*Activity*: For the data that follows, report how many lines include the string "scientific", and write the number alone.

*Records for this exercise*:
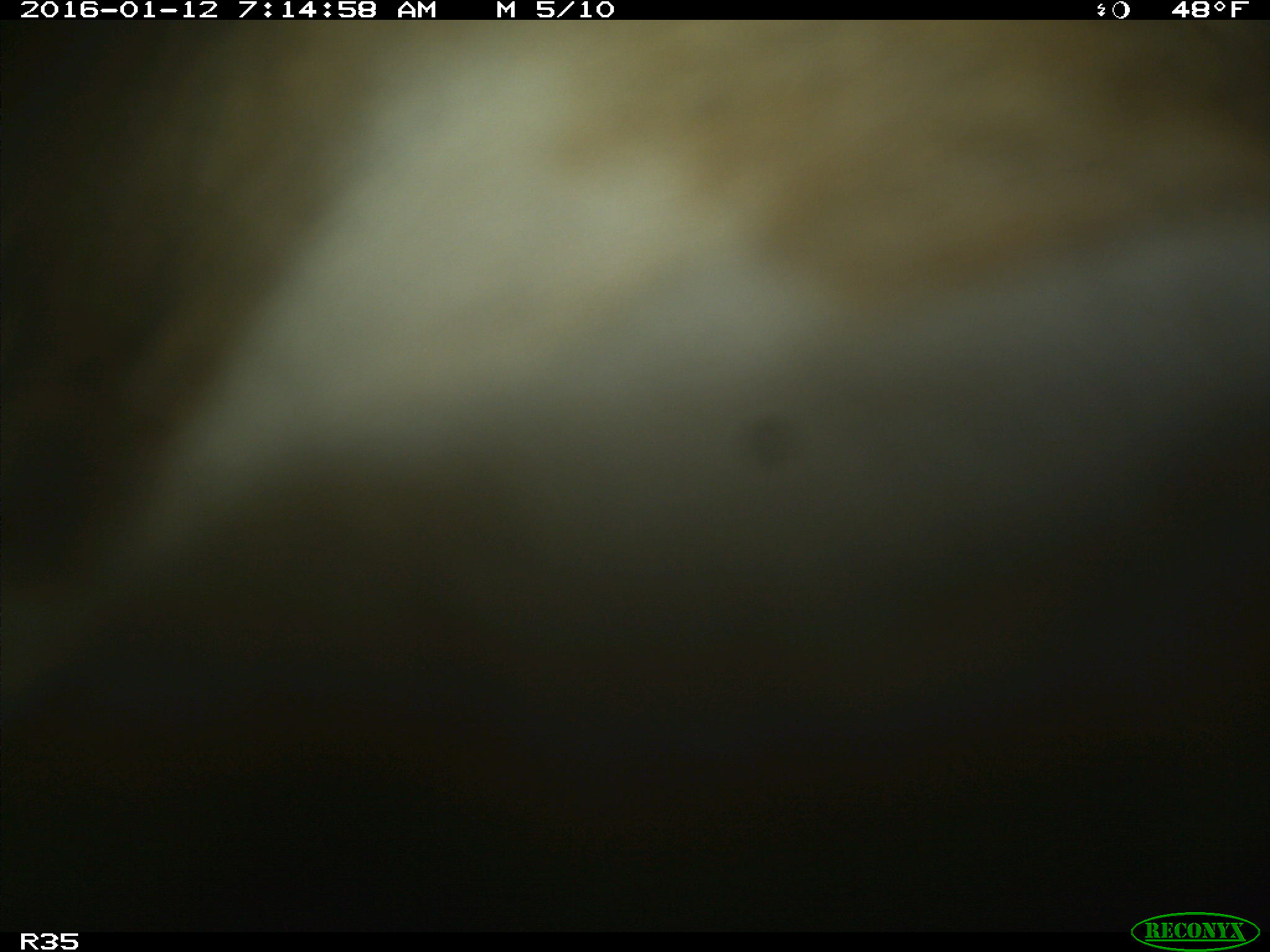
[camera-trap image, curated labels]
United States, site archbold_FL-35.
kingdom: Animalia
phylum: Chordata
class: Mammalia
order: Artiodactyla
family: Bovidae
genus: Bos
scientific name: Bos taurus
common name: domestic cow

...

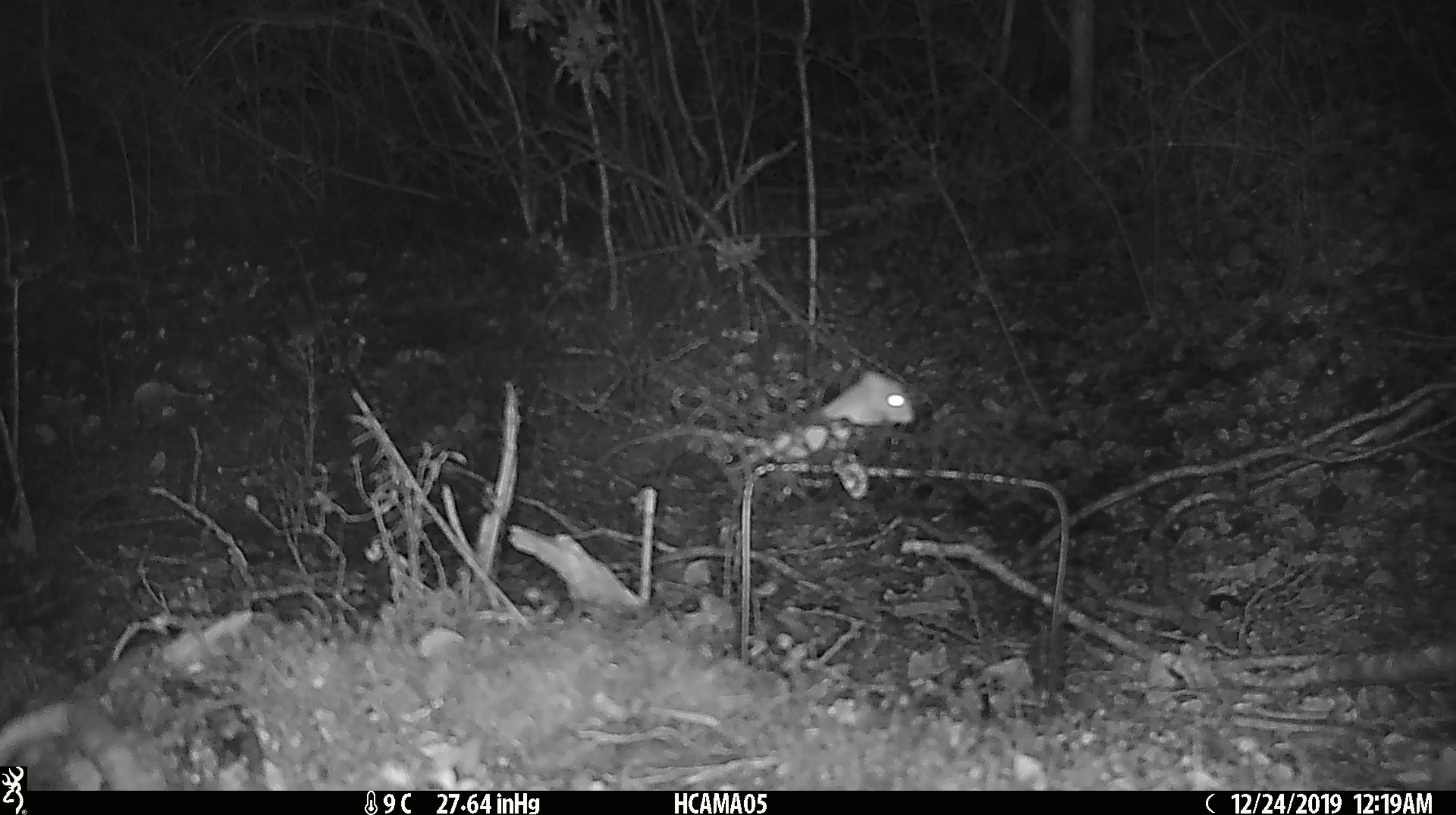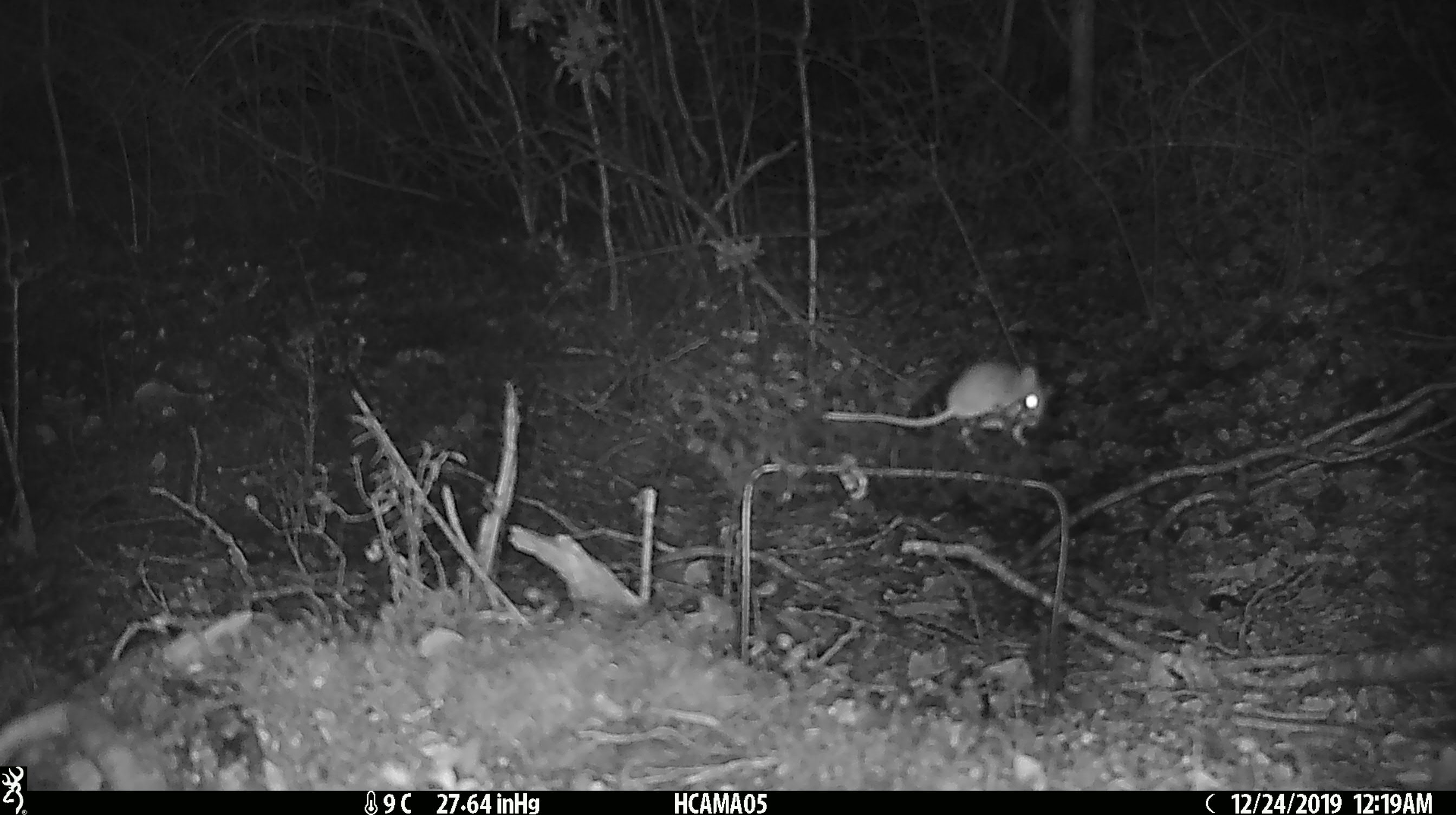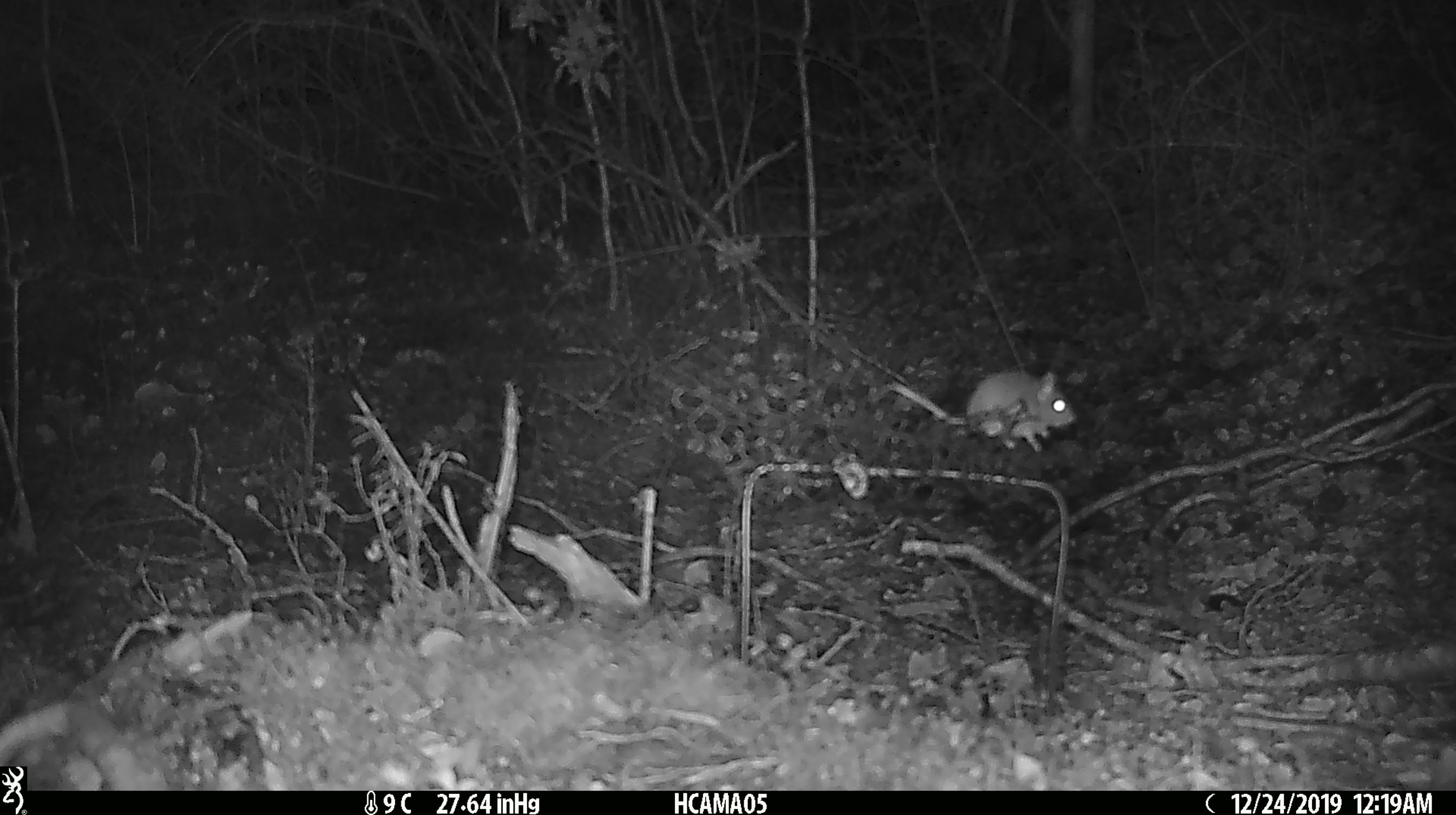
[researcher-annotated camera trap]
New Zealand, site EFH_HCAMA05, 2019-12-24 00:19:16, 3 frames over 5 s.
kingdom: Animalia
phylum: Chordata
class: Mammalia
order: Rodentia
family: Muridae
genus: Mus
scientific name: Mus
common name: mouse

---

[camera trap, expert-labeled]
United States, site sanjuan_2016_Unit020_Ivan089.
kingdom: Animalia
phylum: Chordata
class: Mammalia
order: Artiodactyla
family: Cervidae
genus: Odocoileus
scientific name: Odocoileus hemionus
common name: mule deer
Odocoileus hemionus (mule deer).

*Answer to the problem*: 3